*SUPPLIED PASSAGE*:
Ask HN: Review my startup idea, Algonaut - abhijitr

http://www.algonaut.com - a hosted platform for algorithmic trading<p>We are still circling in on what the MVP should be, would love to hear feedback from any quant-types out there.
======
HardyLeung
I do algorithmic trading myself since 2006, with Interactive Broker, and
C++/C# implementation of my own heuristics. As others said you are not
providing enough information. I don't want to have to sign up to discover what
you offer. At the minimum, you do need to (1) provide some pricing
information, (2) put more emphasis on security (how do I know that my crown
jewel is secure with your service, do I need to give my password to you), and
(3) provide some idea what the workflow is like. For example, give people test
account and canned algorithm just so I can easily get a feel of what this is
about.

*EXTRACTED INFORMATION*:

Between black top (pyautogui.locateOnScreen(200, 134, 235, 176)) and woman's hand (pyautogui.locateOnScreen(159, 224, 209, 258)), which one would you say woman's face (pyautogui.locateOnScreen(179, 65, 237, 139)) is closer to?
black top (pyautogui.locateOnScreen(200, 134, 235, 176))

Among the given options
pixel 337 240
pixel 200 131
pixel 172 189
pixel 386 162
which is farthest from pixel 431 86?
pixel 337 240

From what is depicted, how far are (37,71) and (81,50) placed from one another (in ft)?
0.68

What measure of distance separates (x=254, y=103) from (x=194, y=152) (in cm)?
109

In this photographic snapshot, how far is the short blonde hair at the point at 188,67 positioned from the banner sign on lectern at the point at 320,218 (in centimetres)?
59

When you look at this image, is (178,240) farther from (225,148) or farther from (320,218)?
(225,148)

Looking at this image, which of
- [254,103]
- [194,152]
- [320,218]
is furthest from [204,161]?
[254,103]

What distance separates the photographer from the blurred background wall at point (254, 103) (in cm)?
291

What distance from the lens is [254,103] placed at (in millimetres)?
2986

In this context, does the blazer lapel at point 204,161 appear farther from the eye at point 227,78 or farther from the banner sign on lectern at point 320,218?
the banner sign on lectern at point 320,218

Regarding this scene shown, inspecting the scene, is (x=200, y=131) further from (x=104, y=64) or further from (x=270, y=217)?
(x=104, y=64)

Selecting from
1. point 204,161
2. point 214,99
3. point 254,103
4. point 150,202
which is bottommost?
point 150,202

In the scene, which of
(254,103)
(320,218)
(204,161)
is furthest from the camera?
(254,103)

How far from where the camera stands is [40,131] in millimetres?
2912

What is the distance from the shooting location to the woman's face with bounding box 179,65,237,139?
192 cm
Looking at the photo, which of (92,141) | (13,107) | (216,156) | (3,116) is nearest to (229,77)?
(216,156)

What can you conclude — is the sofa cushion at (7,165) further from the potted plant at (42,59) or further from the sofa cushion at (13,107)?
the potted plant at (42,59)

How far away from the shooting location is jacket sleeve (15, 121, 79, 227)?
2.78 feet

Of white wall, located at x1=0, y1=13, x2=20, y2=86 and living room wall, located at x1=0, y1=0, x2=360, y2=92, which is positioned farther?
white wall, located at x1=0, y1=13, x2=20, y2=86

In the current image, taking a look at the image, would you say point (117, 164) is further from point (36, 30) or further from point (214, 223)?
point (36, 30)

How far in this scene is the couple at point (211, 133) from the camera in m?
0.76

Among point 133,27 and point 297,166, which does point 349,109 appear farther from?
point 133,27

*GIVEN INSTRUCTION*:
Pick up the forum thread on the Algonaut algorithmic trading platform after its last sentence and write what comes next.

*EXPECTED ANSWER*:
I probably are not interested myself. A big part of my algorithmic trading is
many different types of analysis. I need to be able to easily change something
and debug and run other tools (e.g. various statistics packages). Having it
hosted elsewhere rather than by myself seems to complicate the problem. And
what's the benefit, really? Do you have a better feed than IB? Do I get
dedicated trading machines or do I get a VM and risk slow execution? What is
the cost? Is there enough saving to justify the risk and inconvenience? All
these require more than a teaser MVP page.

------
cschmidt
You do need to define things a bit more. Daily data or tick? Stock, futures,
etc. Just US data or more.

How are you going to allow any languages to run on your server? That seems
pretty dangerous.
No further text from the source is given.